Contudo, esta mensagem teve um acréscimo: “As consultas passaram num espírito franco e foram marcadas com um clima de cooperação”. 1 – 0.

Em resposta à pura insolência do Departamento de Estado dos EUA sobre a questão dos direitos humanos na Rússia, a resposta adequada: “Todo este relatório parece ser elaborado com cariz político. A Rússia está a ser sujeitada a críticas em massa mas ao mesmo tempo não foi encontrado espaço nesta obra volumosa para por exemplo avaliar as políticas discriminatórias das autoridades da Letónia e Estónia contra as populações russófonas nestes países”.

Além disso, “Claro que, tradicionalmente deixado de fora no registo misto dos Estados Unidos, que causa preocupações graves entre organizações de direitos humanos internacionais, inclui o tratamento desumano de detidos em prisões dos EUA no Iraque,

colisões em eleições presidenciais e a discriminação contínua contra grupos raciais e minorias étnicas no próprio EUA.”

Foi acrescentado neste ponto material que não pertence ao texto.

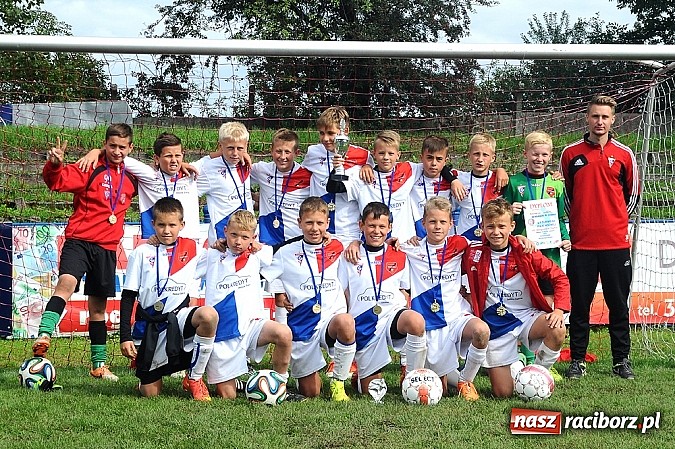 Zdjęcie w galerii na portalu naszraciborz.pl: I Turniej im. Zbigniewa Oszka za nami. Zwycięstwo piłkarzy z Częstochowy wiadomości z regionu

Mas mais uma vez a mensagem acresce: “Estamos abertos à discussão e a uma troca franca de pontos de vista sobre as questões dos direitos humanos”. 2-0.

O ataque é letal, o meio campo é criativo, a defesa é sólida como uma rocha e o goleiro, brilhante. Uma equipa de primeira classe a jogar num terreno de segunda, contra oposição de terceira e com arbitragem desclassificada.

Sergei Viktorivich Lavrov nasceu em 1950, licenciando-se do Instituto Estatal de Moscovo para Relações Internacionais do Ministério das Relações Exteriores da URSS em 1972. Começou sua carreira na Embaixada da União Soviética em Sri Lanka no ano da sua formação e entre 1976 e 1981, trabalhou no Departamento das Organizações Internacionais.

Entre 1981 e 1988, foi Primeiro Secretário, Conselheiro e Segundo Conselheiro da Representação Permanente da URSS na ONU e entre 1998 a 1990, vice-director do Departamento de Relações Internacionais Económicas do Ministério das Relações Exteriores da Rússia.

Entre 1990-1992 foi director do Departamento de Organizações Internacionais e Problemas Globais da Rússia e durante os dois anos seguintes, Vice Ministro das Relações Exteriores da Federação Russa. De 1994 a 2004, foi Representante Permanente da Federação Russa à ONU antes de ser nomeado Ministro das Relações Exteriores pelo Presidente Vladimir Putin.

Casado, com uma filha, Sergei Viktorovich Lavrov fala inglês, francês e sinhalês.